Interpretive Summary: Inherited variations in genes that repair DNA are known, in some instances, to alter the risk of cancer. A group of DNA repair enzymes that prevent uracil, an inappropriate building block of DNA, from being incorporated into DNA are linked to folate nutrition since a depletion of the vitamin increases uracil incorporation into DNA. We have previously identified 4 inherited variants of these enzymes that are related to altered uracil levels in DNA. Using a case-control design from an epidemiologic study of women with breast cancer, we examined whether the 4 gene variants predict breast cancer risk, and whether that predictive power is enhanced by incorporating dietary folate intake. In this particular cohort of a few thousand women, we found no robust relationship between these 4 variants and breast cancer risk; nor did folate intake improve the relationship.

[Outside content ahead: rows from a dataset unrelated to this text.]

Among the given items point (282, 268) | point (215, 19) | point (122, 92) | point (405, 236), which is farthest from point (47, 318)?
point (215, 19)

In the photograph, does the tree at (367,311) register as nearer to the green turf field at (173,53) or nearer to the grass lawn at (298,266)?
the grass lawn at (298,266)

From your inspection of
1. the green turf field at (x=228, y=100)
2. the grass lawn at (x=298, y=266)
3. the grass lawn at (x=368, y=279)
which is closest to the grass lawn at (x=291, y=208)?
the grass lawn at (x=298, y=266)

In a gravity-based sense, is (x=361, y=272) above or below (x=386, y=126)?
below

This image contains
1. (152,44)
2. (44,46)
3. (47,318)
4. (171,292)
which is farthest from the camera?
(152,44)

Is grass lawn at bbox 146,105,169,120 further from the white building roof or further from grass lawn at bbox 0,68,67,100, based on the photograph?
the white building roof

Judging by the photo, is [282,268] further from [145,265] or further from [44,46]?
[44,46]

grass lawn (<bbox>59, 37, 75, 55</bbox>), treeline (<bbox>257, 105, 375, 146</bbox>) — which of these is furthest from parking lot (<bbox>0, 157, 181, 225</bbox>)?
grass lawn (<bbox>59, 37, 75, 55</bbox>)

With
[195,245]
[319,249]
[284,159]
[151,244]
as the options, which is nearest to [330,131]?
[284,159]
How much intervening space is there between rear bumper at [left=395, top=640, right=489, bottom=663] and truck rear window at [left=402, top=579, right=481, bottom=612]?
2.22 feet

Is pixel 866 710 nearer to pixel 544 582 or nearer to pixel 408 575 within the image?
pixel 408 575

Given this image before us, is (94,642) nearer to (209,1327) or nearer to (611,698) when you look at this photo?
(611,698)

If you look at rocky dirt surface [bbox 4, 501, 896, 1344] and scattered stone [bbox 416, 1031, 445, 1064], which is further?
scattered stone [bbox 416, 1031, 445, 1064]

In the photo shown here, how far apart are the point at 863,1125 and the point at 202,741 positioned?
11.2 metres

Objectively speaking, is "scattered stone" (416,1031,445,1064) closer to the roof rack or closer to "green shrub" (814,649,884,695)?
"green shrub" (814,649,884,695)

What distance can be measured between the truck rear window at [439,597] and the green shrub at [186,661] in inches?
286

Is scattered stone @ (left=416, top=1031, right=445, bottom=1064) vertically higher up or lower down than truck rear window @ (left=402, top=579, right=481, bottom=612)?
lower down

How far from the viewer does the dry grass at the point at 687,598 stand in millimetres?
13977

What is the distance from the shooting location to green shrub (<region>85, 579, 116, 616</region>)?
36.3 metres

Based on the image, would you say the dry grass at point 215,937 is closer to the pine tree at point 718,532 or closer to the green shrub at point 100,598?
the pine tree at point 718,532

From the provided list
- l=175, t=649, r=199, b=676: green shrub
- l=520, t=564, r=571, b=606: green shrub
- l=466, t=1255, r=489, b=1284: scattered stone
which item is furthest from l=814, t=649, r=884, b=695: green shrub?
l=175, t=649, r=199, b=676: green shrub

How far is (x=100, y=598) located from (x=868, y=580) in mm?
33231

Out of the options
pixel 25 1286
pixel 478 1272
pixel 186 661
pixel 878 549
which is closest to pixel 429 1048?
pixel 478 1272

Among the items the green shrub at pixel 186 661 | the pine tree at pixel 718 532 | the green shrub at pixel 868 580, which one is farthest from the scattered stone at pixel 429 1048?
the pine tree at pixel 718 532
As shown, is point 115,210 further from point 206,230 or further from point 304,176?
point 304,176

Background/Objectives: The misincorporation of uracil into DNA leads to genomic instability. In a previous study, some of us identified four common single nucleotide polymorphisms (SNPs) in uracil-processing genes (rs2029166 and rs7296239 in SMUG1, rs34259 in UNG and rs4775748 in DUT) that were associated with significantly altered levels of uracil in human DNA. We investigated whether any of these SNPs are associated with an altered risk of developing breast cancer and if one-carbon nutrients intake can modify their effects. Subjects/Methods: We genotyped the four SNPs in 1077 cases of incident breast cancer and 1910 age and race-matched controls in the Western New York Exposures and Breast Cancer (WEB) Study and examined associations with breast cancer risk and interactions with intake of folate, vitamins B6 and B12. Results: After adjustment for known risk factors for breast cancer, there was increased risk of breast cancer among postmenopausal women who were heterozygous for either of the two SMUG1 SNPs (odds ratio (OR) 1.29, 95% confidence interval (CI) 1.07-1.56) and OR 1.29, 95% CI 1.07-1.55, respectively). Among premenopausal women, increased risk associated with the SMUG1 rs2029166 genotype was limited to those with low folate intake. There were no other interactions with vitamins B(6) or B(12) intake. Conclusions: Our study suggests that the four selected SNPs are not robust determinants of breast cancer risk, but that the two SNPs in SMUG1 might modestly alter the risk of breast cancer. However, the increase in risk among heterozygotes in the two SNPs in SMUG1, which is thought to be the most active glycosylase in vivo, raises the possibility that subtle 'heterosis' effects on cancer risk might be produced by these SNPs.